說實話,听到這個不男不女的聲音,真是一種折磨。
黑狐看完不對勁,立刻推了推我,她這一推,耳邊的腦中的聲音竟然消失不見了。
我用力的甩了甩腦袋,然後把兩個珠子放在掌心,「你看,這兩個珠子一模一樣!你說奇怪吧?」
黑狐湊近一瞧,立刻驚訝的道︰「還真是一樣的,這是什麼寶貝?」
我聞言沒有說什麼,然後將它們收了起來。
我又把碧綠的玉佩拿在手里仔細看了看,只見這玉佩之上刻著正一二字,在兩個大字的周圍滿是用纂書刻寫的小字,也不知道是什麼意思。不過這玉佩的玉質著實不錯,放在手中立刻能夠感受一絲絲的清爽之氣流入掌心。
我把玉佩貼身放好,接著又向著銅像鞠了一躬,這才跟黑狐一同退出房來。我在小院當中挖了一個大坑,然後把張大禿子的骨灰盒放了進去。
蓋上土後,我在墳前立了一塊墓碑(木質的),我在上面用水筆寫上張一白之墓,處理完這些我和黑狐才離開了張大禿子家。
走在返回劉翠花家的路上,黑狐問我道︰「沒听過誰把墳墓放在院子里的,虧你想得出。」
我不以為然的道︰「張大哥人都走了,屋子也就空了,不把他的骨灰埋在院里,萬一他找不到家怎麼辦?」
當然這只是我自己的一廂情願罷了,靈魂已入地府,豈是說回來就回來的?
因為還要等師傅,所以我決定先在劉翠花家住上兩天。雖然也許會不方便,但總比住在張大禿子那里要好得多。
等我們返回劉翠花家時,她正在門口給樹澆水。她一見我們回來,立刻熱情的道︰「你們回來了,快點進屋吧!晚飯我都做好了,今晚你們沒地方去就在我這將就住吧。反正就我一人,也沒什麼不方便的。」
我听此,不由得暗笑,「還不方便,我一個大男人,跟你們兩個小娘子睡在一鋪炕上,能方便嗎?」不過我有的選擇嗎?
「那就有勞翠花姐了,我們還真的沒地方住!嘿嘿……」黑狐毫不客氣的道。進了屋里,匆匆吃過晚飯後,我們就打算休息了。
因為劉翠花家沒電視,而且在農村睡覺都早。所以剛七點多點,我們三個就洗漱完畢然後躺在了炕上。
我一個大男人自然而然的就在炕梢睡,黑狐睡在當中,劉翠花睡在炕頭。還別說,這農村的晚上都不用吹風扇就很涼快,我剛躺下一會兒,就進入了夢鄉。
睡到後半夜,屋里氣溫驟降,我不得已只能蓋上被子。過了沒多時,我感覺有人鑽進了我的被窩。

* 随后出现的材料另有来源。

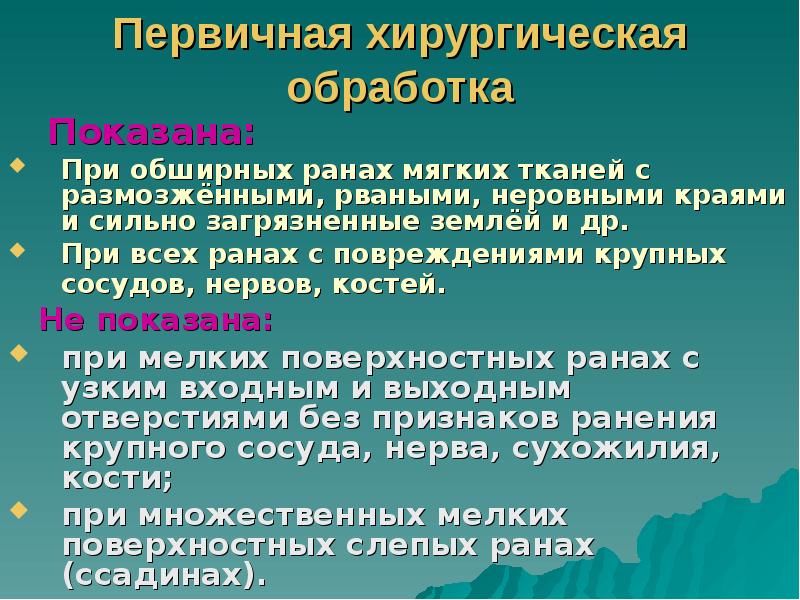 Первичная хирургическая обработка

Показана:

При обширных ранах мягких тканей с размозжёнными, рваными, неровными краями и сильно загрязненные землёй и др.

При всех ранах с повреждениями крупных сосудов, нервов, костей.

Не показана:

при мелких поверхностных ранах с узким входным и выходным отверстиями без признаков ранения крупного сосуда, нерва, сухожилия, кости;

при множественных мелких поверхностных слепых ранах (ссадинах).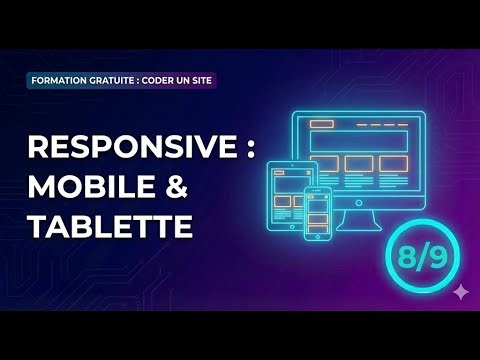 FORMATION GRATUITE : CODER UN SITE

RESPONSIVE : MOBILE & TABLETTE

8/9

我立刻睜眼去瞧,接著月光我看清了是誰,原來是黑狐。這丫的估計也怕冷,想到這里,我把被子往她那邊蓋了蓋。
就在我打算繼續睡覺時,我竟然听到了劉翠花急促的踹息聲,接著我又听到她的申吟聲。
「怎麼回事?難道是做了春夢了?」
我心里如此想著,可是突然間,我竟然察覺到了強烈的陰氣。這陰氣的突然爆發,讓我體內的真氣頓時翻滾起來。
「不好,他X的,有陰物進了屋!」
想到這里我立刻坐起身來,快速閉上眼楮,然後運起真氣凝于雙眼,手化劍指猛的點在了自己的眉心,同時口中輕聲道︰「慧眼,開!」話聲剛落,我的慧眼便已打開。

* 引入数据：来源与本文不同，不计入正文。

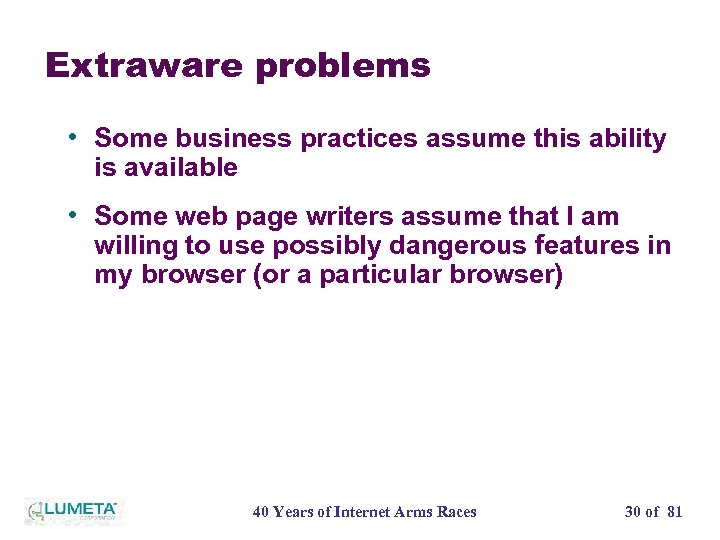 Extraware problems

• Some business practices assume this ability is available

• Some web page writers assume that I am willing to use possibly dangerous features in my browser (or a particular browser)

LUMETA CORPORATION

40 Years of Internet Arms Races

30 of 81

開啟了慧眼後,我立刻看向劉翠花所在的炕頭。這一看之下,我差點驚呆了。
只見劉翠花現在已經月兌下了褲子,白花花的大腿露在外面,嘴里不停的輕聲申吟著。
在她的身上竟然趴著一個沒穿衣服的鬼魂,那鬼魂正機械般的重復著一前一後的動作。
在我看它的同時,它竟然也扭頭看向了我。
我一見此,立刻勃然大怒。「他X的,大膽孽障,你好大的膽子,竟然敢對人做出苟且之事。今日不滅了你,天理不容!」話聲剛落,我已經夾起火符一下子打了過去。
「火燒四方物,滅卻八方神,急急如律令,敕!」火符化為火球的一瞬間,黑狐也猛的坐起身來。

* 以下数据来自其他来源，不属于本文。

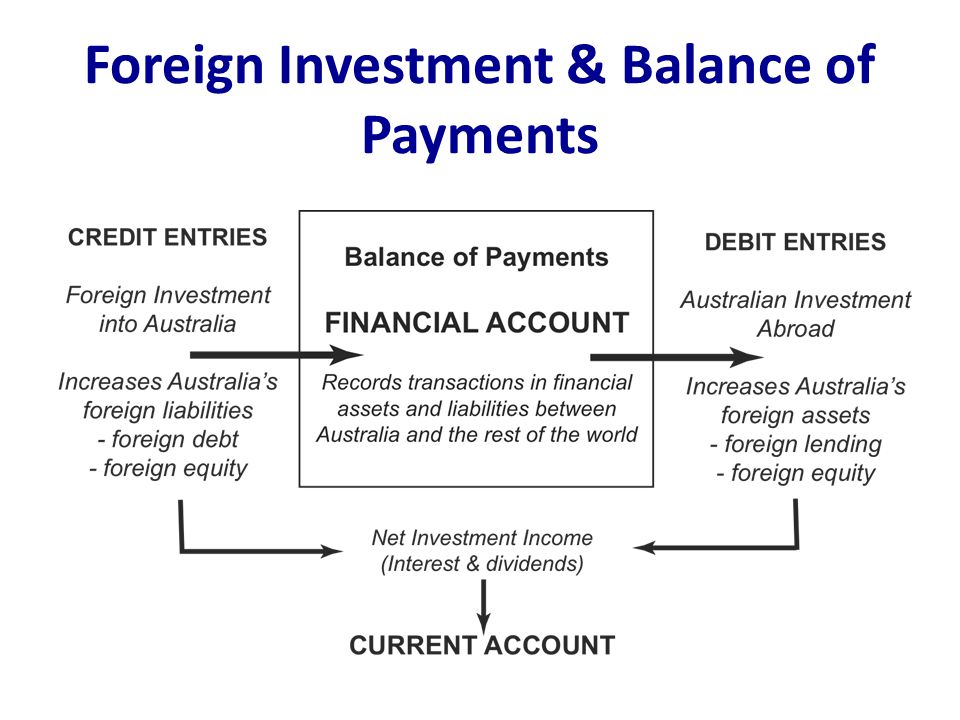 Foreign Investment & Balance of Payments

CREDIT ENTRIES

Foreign Investment into Australia

Increases Australia's foreign liabilities
- foreign debt
- foreign equity

Balance of Payments

FINANCIAL ACCOUNT

Records transactions in financial assets and liabilities between Australia and the rest of the world

DEBIT ENTRIES

Australian Investment Abroad

Increases Australia's foreign assets
- foreign lending
- foreign equity

Net Investment Income
(Interest & dividends)

CURRENT ACCOUNT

有我們兩個在,這個小鬼逃不了。火球不偏不倚的擊在小鬼的胸口上,它頓時發出一聲慘叫,然後向著窗戶一鑽就竄了出去。
劉翠花這時也朦朦朧朧的醒來,她顯然對剛才的事情渾然不知,她睜開惺忪的雙眼,看了看我們,然後問道︰「咋了?你們咋都起來了?」
她剛說完,這才意識到自己沒有一絲遮擋,頓時縮進被子里,不再言語。
「靈兒,你來照顧她,我去追!」說著,我立刻跳下地,拎著包就沖了出去。
可是當我沖出門外之後,我竟然發現那小鬼失去了蹤影。
「他X的,難道飛走了不成?」就在我怒火難消之際,我突然看到了劉翠花家門前的那棵槐樹。
這槐樹現在正散發著逼人的陰氣,這讓我驚訝不已。
終于我忽然想到了一點,槐樹不就是鬼樹嗎?槐者,木中藏鬼,意為無主孤魂棲居之地,忌在家宅門前種植。
擦了個擦的,我說怎麼一下子就消失的無影無蹤,感情是躲在槐樹里了。想到這里,我臉上露出一絲冷笑。
正巧在門旁有一把鐵鍬,我想都沒想就抄起了鐵鍬,然後一步一步的走向槐樹。
「孽障,我叫你躲,老子今天非滅了你不可!」話聲未落,我已經一鐵鍬砍了過去。
這一下子我使出了全身力氣,如此細小的槐樹豈能扛住我的一鍬。咯 一聲,這槐樹被我攔腰砍斷。接著讓我震驚的一幕發生了,這棵槐樹的斷裂之處竟然流出了血水。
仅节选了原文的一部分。